Many memorials have been given this month on the occasion of the tenth anniversary of the assassination of President John F. Kennedy. It is good to recall the historic events of his life, but it may be more important to reflect on the causes of his death, and also on the fact that there was another President of a Free World nation who was also assassinated that same month.
In 1963, the Communists were losing the war in South Vietnam. The man whom Vice President Lyndon Johnson once called “the Winston Churchill of Asia,” President Diem, had built up his country to economic self-sufficiency, and was keeping the Communists in check with the aid of only 12,000 U.S. military advisers.
So, the Communists switched from a military to a propaganda offensive. They hatched the smear that President Diem was guilty of religious persecution of the Buddhists who constituted the majority of the population in South Vietnam. The sympathy of the American people was aroused by pictures of Buddhist monks incinerating themselves in the street in order to protest Diem’s alleged religious persecution.
All our information came from four or five Buddhist pagodas controlled by a leftist monk named Thich-Tri-Quang, instead of from the other 3,700 pagodas which remained loyal to the Diem Government.
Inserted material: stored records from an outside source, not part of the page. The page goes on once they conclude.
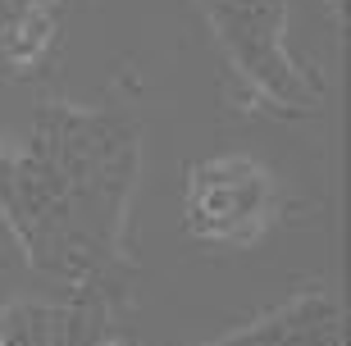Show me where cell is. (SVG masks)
I'll use <instances>...</instances> for the list:
<instances>
[{
	"mask_svg": "<svg viewBox=\"0 0 351 346\" xmlns=\"http://www.w3.org/2000/svg\"><path fill=\"white\" fill-rule=\"evenodd\" d=\"M46 37H51V18H46V14H19L14 23H5L0 46H5L10 60H32Z\"/></svg>",
	"mask_w": 351,
	"mask_h": 346,
	"instance_id": "1",
	"label": "cell"
},
{
	"mask_svg": "<svg viewBox=\"0 0 351 346\" xmlns=\"http://www.w3.org/2000/svg\"><path fill=\"white\" fill-rule=\"evenodd\" d=\"M105 346H123V342H105Z\"/></svg>",
	"mask_w": 351,
	"mask_h": 346,
	"instance_id": "2",
	"label": "cell"
}]
</instances>
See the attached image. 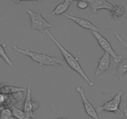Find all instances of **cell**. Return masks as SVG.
Masks as SVG:
<instances>
[{
    "instance_id": "cell-21",
    "label": "cell",
    "mask_w": 127,
    "mask_h": 119,
    "mask_svg": "<svg viewBox=\"0 0 127 119\" xmlns=\"http://www.w3.org/2000/svg\"><path fill=\"white\" fill-rule=\"evenodd\" d=\"M39 107V104L37 102L32 100V110L33 112L36 111Z\"/></svg>"
},
{
    "instance_id": "cell-1",
    "label": "cell",
    "mask_w": 127,
    "mask_h": 119,
    "mask_svg": "<svg viewBox=\"0 0 127 119\" xmlns=\"http://www.w3.org/2000/svg\"><path fill=\"white\" fill-rule=\"evenodd\" d=\"M44 34L48 36L49 38L50 39H51L52 40V42L56 45L57 47H58L59 50H60V52L62 53V56H63L64 58V60H65V63H66L67 65L69 66V67L71 68L74 71H75V72L77 73L80 76H82L83 79L86 81L88 83V84L90 86H93L95 84L94 81H90L89 79V78L87 77V76L86 75V74L85 73V72L84 71L83 69L82 68L81 66H80V63L79 62V58H77V57H74L70 52H68L65 48H64L62 45H61V43L57 40L55 39V37L51 34V33L50 32V31L49 30L45 32Z\"/></svg>"
},
{
    "instance_id": "cell-15",
    "label": "cell",
    "mask_w": 127,
    "mask_h": 119,
    "mask_svg": "<svg viewBox=\"0 0 127 119\" xmlns=\"http://www.w3.org/2000/svg\"><path fill=\"white\" fill-rule=\"evenodd\" d=\"M110 12L113 19H117L122 16L125 17L127 19V15L125 13V9L122 6L113 4Z\"/></svg>"
},
{
    "instance_id": "cell-12",
    "label": "cell",
    "mask_w": 127,
    "mask_h": 119,
    "mask_svg": "<svg viewBox=\"0 0 127 119\" xmlns=\"http://www.w3.org/2000/svg\"><path fill=\"white\" fill-rule=\"evenodd\" d=\"M26 91V88L16 87V86L5 85L4 84L0 83V93L4 94H13L18 93H22Z\"/></svg>"
},
{
    "instance_id": "cell-22",
    "label": "cell",
    "mask_w": 127,
    "mask_h": 119,
    "mask_svg": "<svg viewBox=\"0 0 127 119\" xmlns=\"http://www.w3.org/2000/svg\"><path fill=\"white\" fill-rule=\"evenodd\" d=\"M123 119H127V109H124V110H123Z\"/></svg>"
},
{
    "instance_id": "cell-18",
    "label": "cell",
    "mask_w": 127,
    "mask_h": 119,
    "mask_svg": "<svg viewBox=\"0 0 127 119\" xmlns=\"http://www.w3.org/2000/svg\"><path fill=\"white\" fill-rule=\"evenodd\" d=\"M0 57L3 58V60H4V61H5L9 66H11V67H13V66H14V65L13 64L12 61H11V60L9 59L8 55L6 53L4 47H3L1 44H0Z\"/></svg>"
},
{
    "instance_id": "cell-19",
    "label": "cell",
    "mask_w": 127,
    "mask_h": 119,
    "mask_svg": "<svg viewBox=\"0 0 127 119\" xmlns=\"http://www.w3.org/2000/svg\"><path fill=\"white\" fill-rule=\"evenodd\" d=\"M112 32H113V33L115 34V36L116 38H117V39L118 40V41L120 42V43H121V45H122L123 46L124 48H127V42H126V41H125L124 40H123V39H122V37H121L119 35H118V34H117V32H115V31L114 29H112Z\"/></svg>"
},
{
    "instance_id": "cell-10",
    "label": "cell",
    "mask_w": 127,
    "mask_h": 119,
    "mask_svg": "<svg viewBox=\"0 0 127 119\" xmlns=\"http://www.w3.org/2000/svg\"><path fill=\"white\" fill-rule=\"evenodd\" d=\"M110 66V56L108 53L105 52L102 58L98 61V66L95 70V76H98L101 74L107 71Z\"/></svg>"
},
{
    "instance_id": "cell-17",
    "label": "cell",
    "mask_w": 127,
    "mask_h": 119,
    "mask_svg": "<svg viewBox=\"0 0 127 119\" xmlns=\"http://www.w3.org/2000/svg\"><path fill=\"white\" fill-rule=\"evenodd\" d=\"M0 119H17L13 116L10 109H3L0 110Z\"/></svg>"
},
{
    "instance_id": "cell-11",
    "label": "cell",
    "mask_w": 127,
    "mask_h": 119,
    "mask_svg": "<svg viewBox=\"0 0 127 119\" xmlns=\"http://www.w3.org/2000/svg\"><path fill=\"white\" fill-rule=\"evenodd\" d=\"M90 9L94 13H96L100 9H105L110 11L113 4L105 0H94L87 1Z\"/></svg>"
},
{
    "instance_id": "cell-16",
    "label": "cell",
    "mask_w": 127,
    "mask_h": 119,
    "mask_svg": "<svg viewBox=\"0 0 127 119\" xmlns=\"http://www.w3.org/2000/svg\"><path fill=\"white\" fill-rule=\"evenodd\" d=\"M10 109L11 110L13 116L15 118H16L17 119H29L23 110H20L18 108H17L16 107L14 106V105L12 106Z\"/></svg>"
},
{
    "instance_id": "cell-14",
    "label": "cell",
    "mask_w": 127,
    "mask_h": 119,
    "mask_svg": "<svg viewBox=\"0 0 127 119\" xmlns=\"http://www.w3.org/2000/svg\"><path fill=\"white\" fill-rule=\"evenodd\" d=\"M73 3H74V1H72V0H65L63 3L58 4L55 8V9L52 11L51 14H52V15L54 16L64 14Z\"/></svg>"
},
{
    "instance_id": "cell-13",
    "label": "cell",
    "mask_w": 127,
    "mask_h": 119,
    "mask_svg": "<svg viewBox=\"0 0 127 119\" xmlns=\"http://www.w3.org/2000/svg\"><path fill=\"white\" fill-rule=\"evenodd\" d=\"M127 72V59L122 60L118 66L112 71L113 75L117 76L120 80H122L125 74Z\"/></svg>"
},
{
    "instance_id": "cell-23",
    "label": "cell",
    "mask_w": 127,
    "mask_h": 119,
    "mask_svg": "<svg viewBox=\"0 0 127 119\" xmlns=\"http://www.w3.org/2000/svg\"><path fill=\"white\" fill-rule=\"evenodd\" d=\"M69 119L67 118H64V117H61V118H59V119Z\"/></svg>"
},
{
    "instance_id": "cell-8",
    "label": "cell",
    "mask_w": 127,
    "mask_h": 119,
    "mask_svg": "<svg viewBox=\"0 0 127 119\" xmlns=\"http://www.w3.org/2000/svg\"><path fill=\"white\" fill-rule=\"evenodd\" d=\"M23 111L29 119H34L35 115L32 110V100L31 99V70L29 74V86L27 89L25 100L23 105Z\"/></svg>"
},
{
    "instance_id": "cell-20",
    "label": "cell",
    "mask_w": 127,
    "mask_h": 119,
    "mask_svg": "<svg viewBox=\"0 0 127 119\" xmlns=\"http://www.w3.org/2000/svg\"><path fill=\"white\" fill-rule=\"evenodd\" d=\"M77 6L80 9H85L89 6V3L86 1H78Z\"/></svg>"
},
{
    "instance_id": "cell-4",
    "label": "cell",
    "mask_w": 127,
    "mask_h": 119,
    "mask_svg": "<svg viewBox=\"0 0 127 119\" xmlns=\"http://www.w3.org/2000/svg\"><path fill=\"white\" fill-rule=\"evenodd\" d=\"M26 13L30 18L32 30H36L41 33H45L47 30L52 27V24L49 23L41 13L34 12L30 9H26Z\"/></svg>"
},
{
    "instance_id": "cell-9",
    "label": "cell",
    "mask_w": 127,
    "mask_h": 119,
    "mask_svg": "<svg viewBox=\"0 0 127 119\" xmlns=\"http://www.w3.org/2000/svg\"><path fill=\"white\" fill-rule=\"evenodd\" d=\"M63 15L66 17V18H69L70 20L74 21V22L77 24L78 25H80L82 28H84V29L92 31V32H99L100 29L97 26H95V25H94L92 23L90 22L89 20H87V19H83V18H79V17L69 15V14H65V13H64Z\"/></svg>"
},
{
    "instance_id": "cell-2",
    "label": "cell",
    "mask_w": 127,
    "mask_h": 119,
    "mask_svg": "<svg viewBox=\"0 0 127 119\" xmlns=\"http://www.w3.org/2000/svg\"><path fill=\"white\" fill-rule=\"evenodd\" d=\"M13 50L21 53L23 55L27 56L31 58L34 61L37 63L39 66L46 65V66H64L65 65V62L60 57H52L49 56L43 53H39L36 52H33L28 49H21L18 48L16 46H13Z\"/></svg>"
},
{
    "instance_id": "cell-3",
    "label": "cell",
    "mask_w": 127,
    "mask_h": 119,
    "mask_svg": "<svg viewBox=\"0 0 127 119\" xmlns=\"http://www.w3.org/2000/svg\"><path fill=\"white\" fill-rule=\"evenodd\" d=\"M123 94V92L122 91H119L117 92V94L111 100L105 101L103 105L98 106L95 109L97 114H100L103 111L113 112L115 113L121 119H123V114H122L119 109Z\"/></svg>"
},
{
    "instance_id": "cell-7",
    "label": "cell",
    "mask_w": 127,
    "mask_h": 119,
    "mask_svg": "<svg viewBox=\"0 0 127 119\" xmlns=\"http://www.w3.org/2000/svg\"><path fill=\"white\" fill-rule=\"evenodd\" d=\"M76 91L80 94L81 97L83 105H84V109H85V112H86L87 116L90 117L93 119H99L98 116V114L96 112L95 109H94L91 104L89 102L87 99L85 94H84V89L80 86H78L76 87Z\"/></svg>"
},
{
    "instance_id": "cell-5",
    "label": "cell",
    "mask_w": 127,
    "mask_h": 119,
    "mask_svg": "<svg viewBox=\"0 0 127 119\" xmlns=\"http://www.w3.org/2000/svg\"><path fill=\"white\" fill-rule=\"evenodd\" d=\"M92 34L94 36L95 39L97 40V42L99 44V45L100 46L101 48L105 51V52L108 53L110 56L112 57L114 63H119L122 61V56L118 55L115 53V52L113 50V48L111 46L110 43L104 37H103L99 32H92Z\"/></svg>"
},
{
    "instance_id": "cell-6",
    "label": "cell",
    "mask_w": 127,
    "mask_h": 119,
    "mask_svg": "<svg viewBox=\"0 0 127 119\" xmlns=\"http://www.w3.org/2000/svg\"><path fill=\"white\" fill-rule=\"evenodd\" d=\"M20 93L13 94H7L0 93V110L3 109H11L15 103L18 102L22 98Z\"/></svg>"
}]
</instances>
This propaganda fooled our State Department into giving the green light to Diem’s enemies to overthrow his Government. Our embassy denied him asylum, and he was murdered.
The falsity of the propaganda about religious persecution was proved by the United Nations which set up a fact-finding mission to investigate the charges. This 16-nation UN report concluded that the accounts of massive persecution of the Buddhists were “at the best, vastly exaggerated, at the worst, a sordid propaganda fraud. … The persecution was either nonexistent or vastly exaggerated.”
The UN report described how one monk had been recruited by a “suicide promotion squad,” lied to and promised pain-killing drugs, in order to persuade him to burn himself.
Only three weeks later, Lee Harvey Oswald shot President John Kennedy. Oswald had lived in the Soviet Union, was permitted to travel freely there, to marry a Russian and take her out of the country. After he returned to the United States, he was brainwashed by the Fair Play for Cuba Committee to hate President Kennedy because Kennedy had forced Khrushchev to remove the Soviet missiles from their Cuban launching pads.
Also, by 1963, the Communists hated Kennedy with a passion because, in his famous ” I am a Berliner” speech, he assured our NATO allies that “we will risk our cities to save your cities” from Soviet nuclear attack.
As we observe the tenth anniversary of the assassinations of Presidents Kennedy and Diem, we should reflect on the sobering fact that Communist propaganda is so powerful that it caused the murders of two popular Presidents who spoke out strongly against Communist aggression.